Does this implement the desired effect?


Solution

  • In general this is not needed. You can allocate all the resources you want in main job script and use resources for specific task with srun. Here is a basic example.

    #!/bin/bash
    #SBATCH --nodes=2
    #SBATCH --ntasks=8
    #SBATCH --cpus-per-task=2
    #SBATCH --time=01:00:00
    
    module load some_module
    srun -n 4 -c 2 ./my_program arg1 arg2
    srun -n 4 -c 2 ./my_other_program arg1 arg2
    

    Note that we allocated 8 CPUs and used 4 for each task. Here, the two srun tasks will run sequentially.
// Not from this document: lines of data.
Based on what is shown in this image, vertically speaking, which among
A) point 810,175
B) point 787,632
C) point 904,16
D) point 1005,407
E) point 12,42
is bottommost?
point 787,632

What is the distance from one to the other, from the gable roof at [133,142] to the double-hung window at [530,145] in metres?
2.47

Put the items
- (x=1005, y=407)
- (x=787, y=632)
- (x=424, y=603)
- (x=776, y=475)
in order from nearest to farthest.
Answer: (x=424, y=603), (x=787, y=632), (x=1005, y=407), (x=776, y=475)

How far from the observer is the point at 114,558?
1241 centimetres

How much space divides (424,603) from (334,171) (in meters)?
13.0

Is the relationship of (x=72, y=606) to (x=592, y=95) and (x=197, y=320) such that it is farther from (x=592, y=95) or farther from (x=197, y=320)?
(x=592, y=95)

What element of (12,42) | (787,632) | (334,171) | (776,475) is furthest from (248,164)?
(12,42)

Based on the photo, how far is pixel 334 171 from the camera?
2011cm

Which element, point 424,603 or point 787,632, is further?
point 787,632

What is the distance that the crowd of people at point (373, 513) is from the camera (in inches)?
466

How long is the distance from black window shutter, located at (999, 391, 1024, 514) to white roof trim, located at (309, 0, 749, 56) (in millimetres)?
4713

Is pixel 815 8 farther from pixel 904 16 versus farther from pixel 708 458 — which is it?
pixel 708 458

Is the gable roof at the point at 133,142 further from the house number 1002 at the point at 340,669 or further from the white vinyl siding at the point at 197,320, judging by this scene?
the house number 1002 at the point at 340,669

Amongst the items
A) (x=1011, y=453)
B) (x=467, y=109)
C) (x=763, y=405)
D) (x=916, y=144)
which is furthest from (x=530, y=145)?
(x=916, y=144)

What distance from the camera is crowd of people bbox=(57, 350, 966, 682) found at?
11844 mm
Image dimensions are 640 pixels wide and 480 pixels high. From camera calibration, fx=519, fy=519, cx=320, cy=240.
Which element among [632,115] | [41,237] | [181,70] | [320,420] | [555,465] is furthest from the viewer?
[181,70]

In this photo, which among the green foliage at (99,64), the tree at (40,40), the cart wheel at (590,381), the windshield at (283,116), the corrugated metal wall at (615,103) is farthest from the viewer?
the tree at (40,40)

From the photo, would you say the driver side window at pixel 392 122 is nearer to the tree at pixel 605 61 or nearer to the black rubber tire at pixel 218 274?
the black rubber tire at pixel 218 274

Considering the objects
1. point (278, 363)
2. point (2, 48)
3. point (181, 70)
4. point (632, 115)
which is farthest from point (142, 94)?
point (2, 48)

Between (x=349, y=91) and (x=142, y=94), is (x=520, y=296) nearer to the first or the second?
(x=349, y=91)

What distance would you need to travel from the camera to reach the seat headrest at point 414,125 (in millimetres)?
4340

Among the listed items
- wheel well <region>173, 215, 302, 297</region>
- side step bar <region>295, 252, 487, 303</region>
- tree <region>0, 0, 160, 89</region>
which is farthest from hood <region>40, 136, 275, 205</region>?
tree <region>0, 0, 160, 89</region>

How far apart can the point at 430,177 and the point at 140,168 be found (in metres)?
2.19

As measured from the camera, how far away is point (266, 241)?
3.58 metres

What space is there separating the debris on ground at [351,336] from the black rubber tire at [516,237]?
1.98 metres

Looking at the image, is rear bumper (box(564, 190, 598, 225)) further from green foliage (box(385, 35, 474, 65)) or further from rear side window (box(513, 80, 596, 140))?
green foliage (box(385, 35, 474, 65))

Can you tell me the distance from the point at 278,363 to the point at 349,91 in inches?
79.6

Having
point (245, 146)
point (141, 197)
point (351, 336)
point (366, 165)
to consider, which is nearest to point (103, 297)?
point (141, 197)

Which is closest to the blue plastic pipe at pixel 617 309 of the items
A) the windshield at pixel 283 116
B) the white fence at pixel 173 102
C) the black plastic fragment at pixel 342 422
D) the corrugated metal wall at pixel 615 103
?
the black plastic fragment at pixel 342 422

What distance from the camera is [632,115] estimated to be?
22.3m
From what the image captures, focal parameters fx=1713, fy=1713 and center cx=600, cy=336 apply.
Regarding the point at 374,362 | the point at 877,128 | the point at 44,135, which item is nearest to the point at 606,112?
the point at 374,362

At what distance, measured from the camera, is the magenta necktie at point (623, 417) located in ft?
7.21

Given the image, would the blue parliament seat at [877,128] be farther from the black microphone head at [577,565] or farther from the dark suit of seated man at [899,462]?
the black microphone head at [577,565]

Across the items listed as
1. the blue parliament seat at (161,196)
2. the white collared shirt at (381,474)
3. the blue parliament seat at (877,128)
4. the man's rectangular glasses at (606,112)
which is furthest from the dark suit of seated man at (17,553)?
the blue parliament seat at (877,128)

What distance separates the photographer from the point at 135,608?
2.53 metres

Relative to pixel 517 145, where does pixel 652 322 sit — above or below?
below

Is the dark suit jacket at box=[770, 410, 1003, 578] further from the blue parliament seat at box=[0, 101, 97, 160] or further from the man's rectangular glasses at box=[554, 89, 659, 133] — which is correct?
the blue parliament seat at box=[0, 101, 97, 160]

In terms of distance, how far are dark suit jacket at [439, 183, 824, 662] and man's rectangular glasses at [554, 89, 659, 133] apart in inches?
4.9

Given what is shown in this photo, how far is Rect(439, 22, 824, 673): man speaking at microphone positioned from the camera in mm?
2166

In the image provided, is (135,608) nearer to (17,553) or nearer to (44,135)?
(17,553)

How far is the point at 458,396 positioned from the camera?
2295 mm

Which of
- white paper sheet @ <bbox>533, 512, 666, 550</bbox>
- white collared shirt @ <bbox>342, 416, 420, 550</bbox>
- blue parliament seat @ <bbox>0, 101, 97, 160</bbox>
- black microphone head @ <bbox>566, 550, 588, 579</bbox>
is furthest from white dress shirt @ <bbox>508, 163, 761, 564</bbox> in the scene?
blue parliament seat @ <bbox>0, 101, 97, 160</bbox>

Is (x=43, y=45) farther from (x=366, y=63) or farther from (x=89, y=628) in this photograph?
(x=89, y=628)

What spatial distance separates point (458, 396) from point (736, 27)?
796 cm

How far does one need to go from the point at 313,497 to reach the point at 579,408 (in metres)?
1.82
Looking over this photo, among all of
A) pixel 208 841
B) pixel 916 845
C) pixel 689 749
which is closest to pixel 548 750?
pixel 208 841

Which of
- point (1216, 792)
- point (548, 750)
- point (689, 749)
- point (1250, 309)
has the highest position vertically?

To make it run in parallel, you can use this trick.

    #!/bin/bash
    #SBATCH --nodes=2
    #SBATCH --ntasks=8
    #SBATCH --cpus-per-task=2
    #SBATCH --time=01:00:00
    
    srun -n 4 -c 2 ./my_program arg1 arg2 &
    srun -n 4 -c 2 ./my_other_program arg1 arg2 &
    
    wait
    

    Just keep in mind this might not work in several cases. I would suggest using a logger and redirect the STDOUT and STDERR to a file. Here is a simple example.

    Alternatively, if your tasks are using a single file with different set of parameters, I suggest using argument parsing. In Python, I generally use Hydra's joblib extension. It gives you parallelism capability out of the box.